From the Lone Star Lines - October - December Issue 2004
Surplus Lines Stamping Office of Texas

Composite Financials for Texas Surplus Lines
Insurers Show Improved Results for 2003

by Brian D. Wilds, CPA, ASLI, Director of Financial Analysis & Accounting

One of the important functions of the SLSOT is the evaluation of surplus lines insurers. We evaluate each currently eligible insurer annually and also evaluate insurers seeking initial eligibility. One component of the evaluation process is a five year 'financial summary' page for each insurer that is published on our website. The exhibit on page 2 is a composite of selected financial data for all currently eligible insurers. It highlights the characteristics of their 2003 results compared to similar data for the prior three years. (This composite financial statement data excludes Underwriters at Lloyd's, London (Lloyd's), as its financial information is not compatible with this compilation.)

The state of the surplus lines market is good and showed improvement in 2003. Aggregate capital and surplus (C&S) for eligible surplus lines insurers was $55.8 billion at the end of 2003, an increase of 33% over the prior year's level. Average and median C&S also increased 30% and 25% respectively. (Lloyd's underwriting capacity increased to $26.78 billion beginning 2004 from $25.76 billion beginning 2003). C&S increased due to capital infusions, net income and the entry of new eligible insurers. Of the 167 eligible insurers in the composite, 148 insurers increased C&S, 133 insurers increased unassigned surplus (retained earnings) and only 17 had unassigned surplus deficits, all improvements over prior years.

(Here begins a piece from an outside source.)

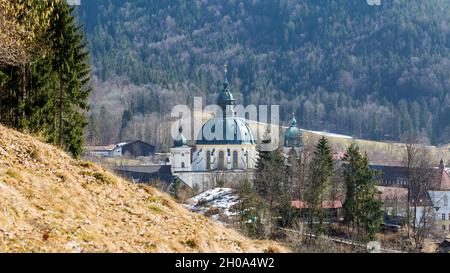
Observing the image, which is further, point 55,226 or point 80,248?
point 55,226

For the first time in many years there was an aggregate underwriting gain of $923 million, with the average underwriting gain $5.5 million. Ninety-four of 167 insurers reported underwriting gains. Net income after tax has been positive for several years, but there was more than a six-fold aggregate and average increase in 2003. There were 146 of 167 insurers reporting net income.

Gross premium increased 22% and net premium increased 23% in 2003. Leverage ratios fell (125% gross premium to C&S and 61% net premium to C&S). This is explained by the large increases in total capital and surplus.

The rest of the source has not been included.